======== TEXTE DU DOCUMENT

Frédéric Nef, l’homme aux mille logiques

Frédéric Nef, propos recueillis par Michel Eltchaninoff publié le 23 septembre 2021 14 min

Nous sommes allés rendre visite à un spécialiste de logique et de métaphysique qui aime jongler avec des traditions de pensée parfois divergentes. Frédéric Nef nous raconte la grande histoire de la logique et montre qu’en changer n’est pas si sorcier. Entretien. 

 

Ce philosophe singulier joue avec les logiques comme un linguiste le ferait avec les langues. Membre de l’Institut Jean-Nicod et directeur d’études à l’École des hautes études en sciences sociales, Frédéric Nef a défendu la tradition métaphysique – notamment anglo-saxonne – dans Qu’est-ce que la métaphysique ? (Gallimard, 2004) contre tous ceux qui la croyaient morte ou voulaient la déconstruire. Avec La Force du vide (Seuil, 2011), il a mobilisé la pensée bouddhiste pour définir le néant. Et dans La Connaissance mystique (Les Éditions du Cerf, 2018), il a abordé l’idée de la connaissance de Dieu en rationaliste. Il fait paraître en novembre aux Éditions du Cerf un ouvrage intitulé La mort n’existe pas. C’est dire si, avec lui, tous les sujets, des plus spéculatifs aux plus existentiels, passent au crible d’une pensée rationnelle mais libre de se déployer dans toutes les directions.

================

| CONSIGNE ÉCRITE |
Reprenez le texte consacré au philosophe Frédéric Nef après sa dernière phrase et poursuivez-en la rédaction.

======== DONNÉES FOURNIES

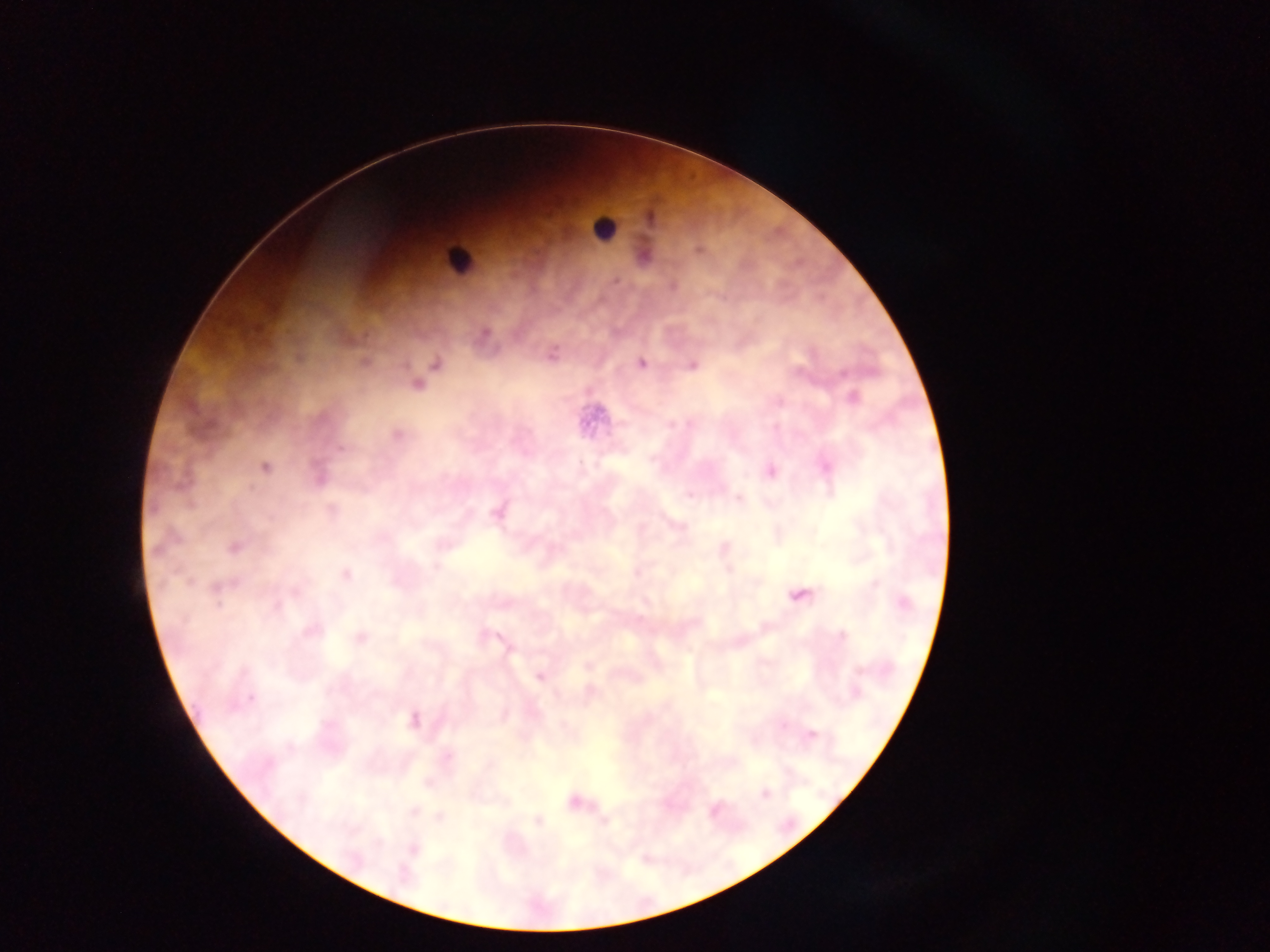
Approximate centers as (x, y) in pixels.
Malaria parasites: (698, 251), (616, 281), (672, 286), (485, 334), (552, 355), (364, 363), (640, 364), (436, 365), (692, 365), (842, 373), (418, 384), (853, 399), (397, 435), (341, 449), (265, 467), (771, 471), (318, 477), (689, 494), (739, 499), (331, 509), (496, 513), (234, 547), (728, 569), (637, 572), (346, 574), (218, 588), (800, 596), (277, 607), (311, 631), (490, 635), (842, 636), (360, 638), (589, 665), (540, 676), (591, 691), (251, 699), (413, 720), (783, 725), (812, 734), (765, 793), (573, 801), (414, 810), (440, 817), (538, 820), (414, 848).

field of view = single
leukocyte locations = approximate centers as (x, y) in pixels: (602, 228), (457, 260)
preparation = thick blood film
image size = 1270×952 pixels
capture = mobile-phone photograph through a microscope
country = Ghana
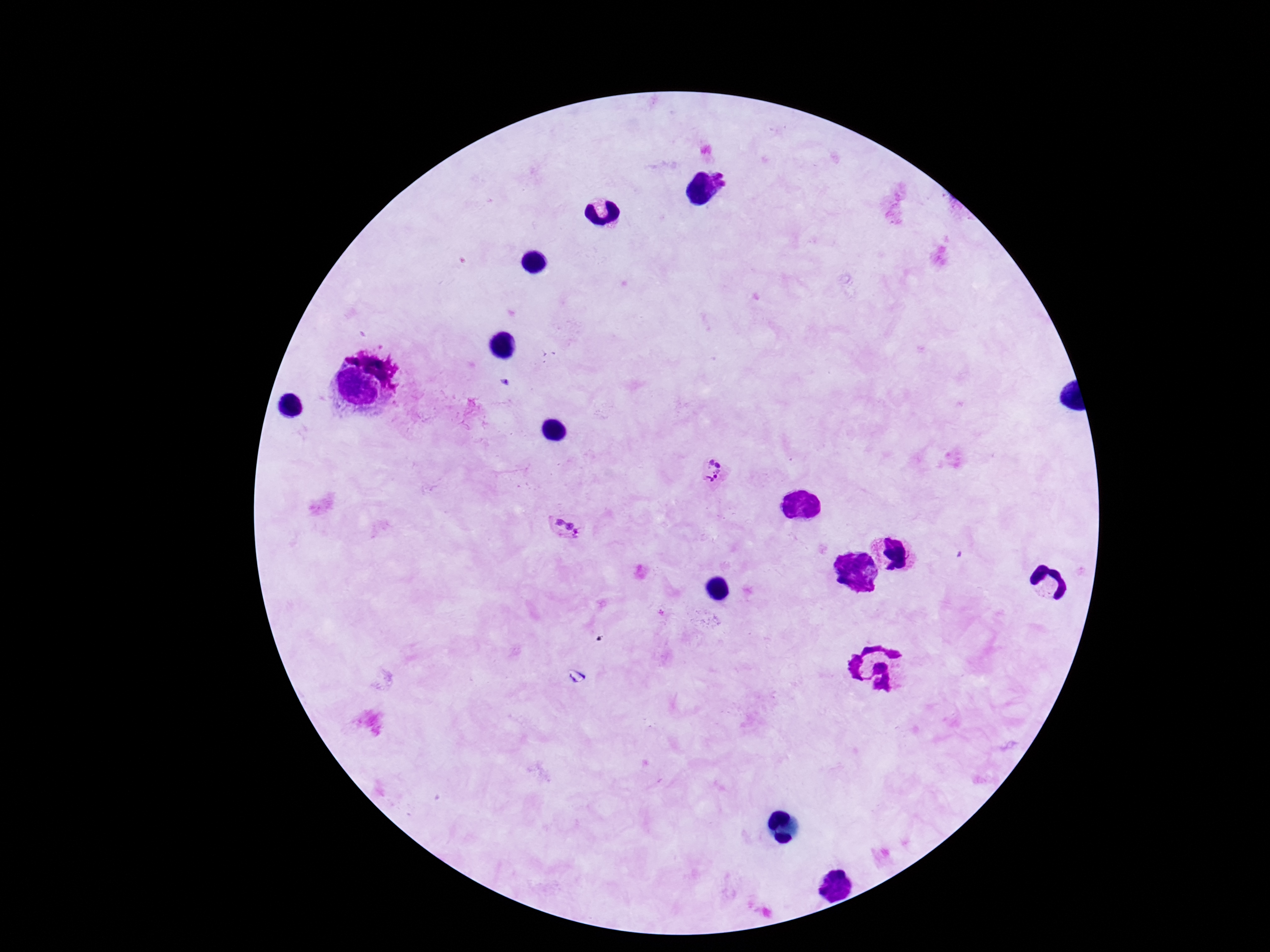
Approximate centers as {x, y} in pixels. Plasmodium parasite locations: {724, 176}, {716, 473}, {565, 528}. Image is 1270×952 pixels. Patient malaria status: positive. 100x magnification. One field from this slide. Thick blood film. Giemsa-stained preparation. Photographed through the microscope eyepiece with a smartphone camera.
Identify the parasite.
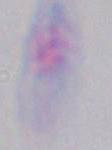

Toxoplasma gondii.

Photomicrograph. 1000x magnification.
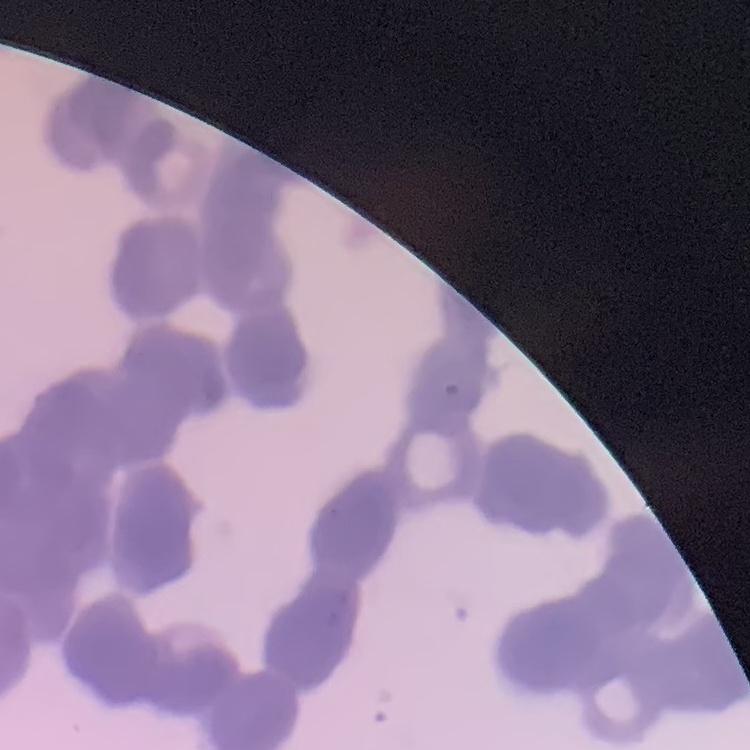

Summary:
  - Erythrocyte morphology: rouleaux formation
  - Preparation: thin peripheral smear
  - Image type: one tile cut from a larger photomicrograph
  - Stain: Field's or Giemsa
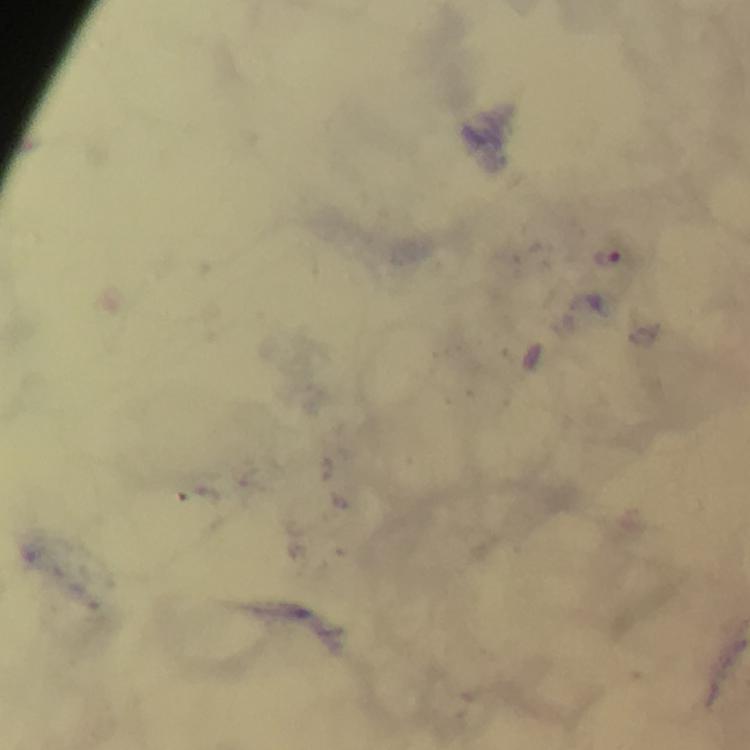

stain = Giemsa
immersion oil = used
magnification = 100x
image size = 750×750 pixels
preparation = thick smear
capture = smartphone mounted on the microscope
cropped from = a single field of view
context = from a malaria diagnostic workup
malaria parasite locations = approximate object centers, in pixels from the top-left corner: (x=606, y=257)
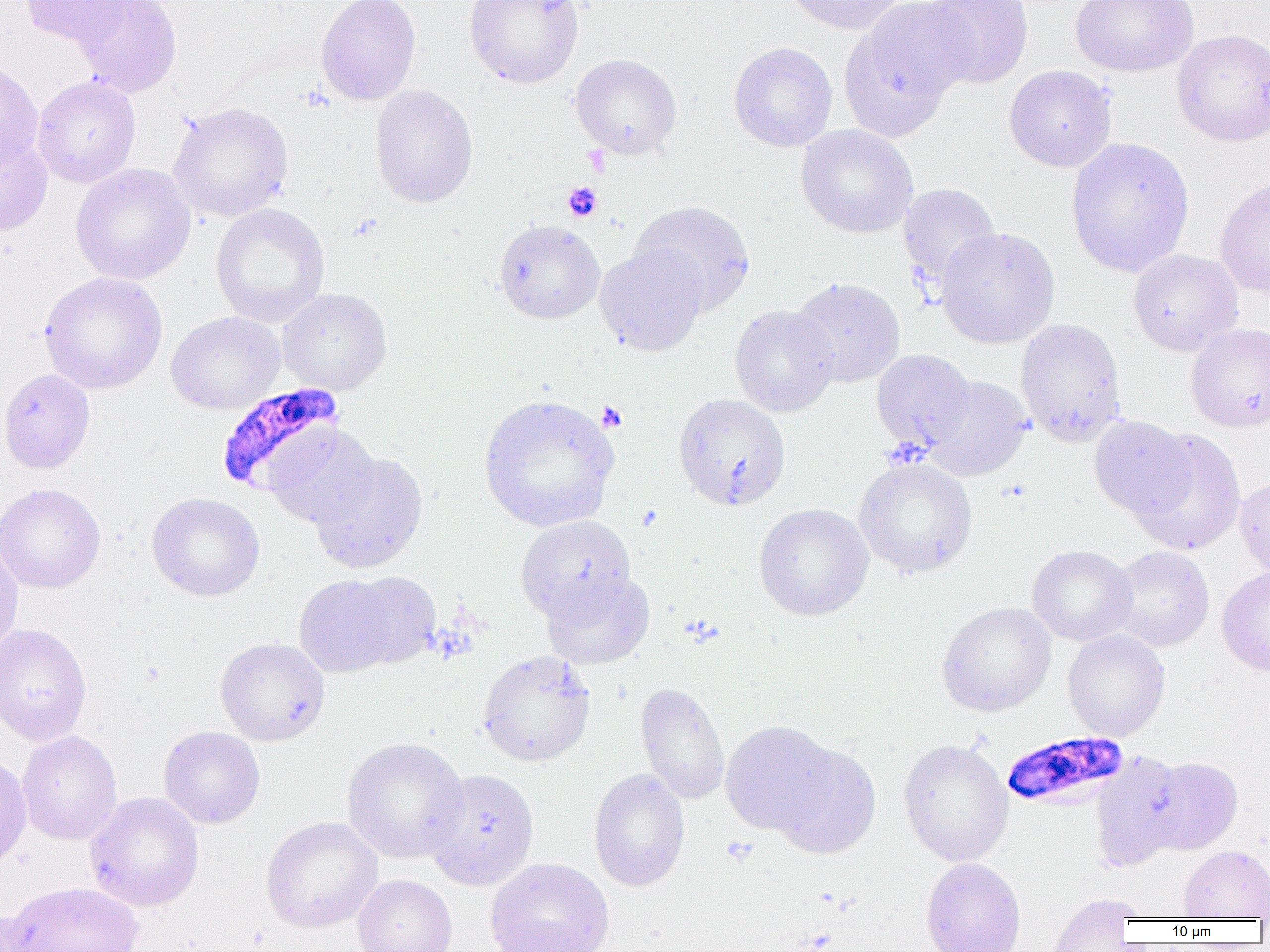

Approximate bounding boxes as [x1, y1, x2, y2] in pixels. Uninfected red blood cell locations: [20, 0, 133, 48], [71, 0, 182, 97], [316, 0, 421, 105], [464, 0, 584, 89], [782, 0, 906, 34], [921, 0, 1034, 89], [1069, 0, 1199, 78], [842, 2, 970, 136], [1171, 28, 1270, 147], [728, 42, 838, 152], [571, 54, 682, 159], [0, 59, 43, 168], [1004, 66, 1117, 171], [32, 76, 141, 188], [369, 84, 479, 208], [168, 102, 293, 221], [795, 125, 918, 238], [0, 129, 53, 235], [1065, 137, 1195, 278], [70, 162, 196, 285], [1214, 177, 1270, 299], [897, 183, 1001, 289], [629, 200, 755, 316], [211, 203, 330, 328], [493, 219, 605, 324], [935, 226, 1060, 348], [595, 245, 708, 356], [1128, 249, 1243, 355], [38, 271, 168, 395], [789, 277, 906, 388], [277, 287, 392, 395], [729, 304, 838, 417], [165, 311, 285, 414], [1015, 318, 1126, 446], [1185, 322, 1270, 433], [871, 349, 976, 452], [0, 368, 95, 474], [922, 376, 1033, 481], [478, 393, 619, 532], [673, 393, 791, 511], [1089, 416, 1196, 522], [264, 424, 379, 528], [1130, 428, 1246, 555], [309, 450, 428, 574], [853, 457, 978, 578], [1234, 475, 1270, 582], [0, 483, 106, 594], [146, 492, 265, 601], [753, 503, 874, 621], [515, 515, 635, 622], [0, 538, 24, 656], [1027, 544, 1137, 646], [1106, 546, 1214, 651], [1216, 566, 1270, 676], [344, 571, 441, 670], [540, 571, 655, 670], [294, 574, 403, 678], [936, 602, 1057, 716], [0, 623, 92, 746], [1062, 629, 1170, 741], [215, 637, 330, 746], [477, 649, 596, 767], [635, 681, 730, 805], [720, 720, 839, 836], [158, 726, 265, 829], [17, 730, 123, 845], [341, 737, 469, 864], [898, 738, 1013, 866], [770, 743, 882, 858], [1090, 751, 1188, 872], [0, 753, 32, 871], [1144, 756, 1242, 855], [422, 768, 539, 889], [588, 768, 690, 891], [84, 792, 205, 912], [260, 816, 383, 934], [1178, 845, 1270, 920], [484, 858, 614, 952], [920, 858, 1027, 952], [351, 874, 457, 952], [4, 881, 142, 952], [1046, 893, 1140, 952], [0, 910, 48, 952]. Platelet locations: [582, 145, 610, 176], [562, 182, 603, 222], [596, 401, 627, 432], [721, 836, 758, 865]. Plasmodium falciparum-infected red blood cell locations: [216, 381, 346, 493], [1002, 732, 1128, 810]. Slide-level diagnosis: Plasmodium falciparum. Image is 1270×952 pixels. Light microscopy. Thin blood smear. Single field of view. 1000x magnification.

================

| RÉPONSE |
Appartenant au courant des possibilistes, qui prend au sérieux l’hypothèse d’une multiplicité de mondes possibles, Frédéric Nef est l’interlocuteur idéal pour retracer la grande histoire de la logique, d’Aristote à nos jours.


Est-il possible de changer de logique ?

Frédéric Nef : Bien sûr ! Les logiciens travaillent précisément sur diverses formalisations logiques et discutent pour savoir laquelle est la plus rigoureuse, la plus économe en critères utilisés, la plus à même de résoudre des erreurs de raisonnement.

 

Par exemple ? 

On commet souvent la faute logique, ou le sophisme, qui consiste à dire que, quand deux phénomènes s’enchaînent dans le temps, le premier est la cause du second – qui en est donc la conséquence. Or la succession n’est pas la causalité ! Il est donc utile de se demander si la succession temporelle est première par rapport à la causalité, ou si cette dernière n’est que la projection d’une succession temporelle. La logique a pour mission de déceler et de détruire les sophismes : ici, il s’agit d’un sophisme post hoc propter hoc [« puisque c’est avant, c’est la cause »]. La destruction consiste tout simplement à formaliser le sophisme : puisque la cause est avant l’effet, on peut croire à tort que tout ce qui précède ce qui est défini (peut-être à tort) comme un effet est une cause, ce qui est faux. 

 

Mais quand on critique la logique binaire, qui n’admet que deux termes, au profit d’une logique qui admet des nuances et des degrés, ne passe-t-on pas brusquement d’un mode de pensée à un autre ?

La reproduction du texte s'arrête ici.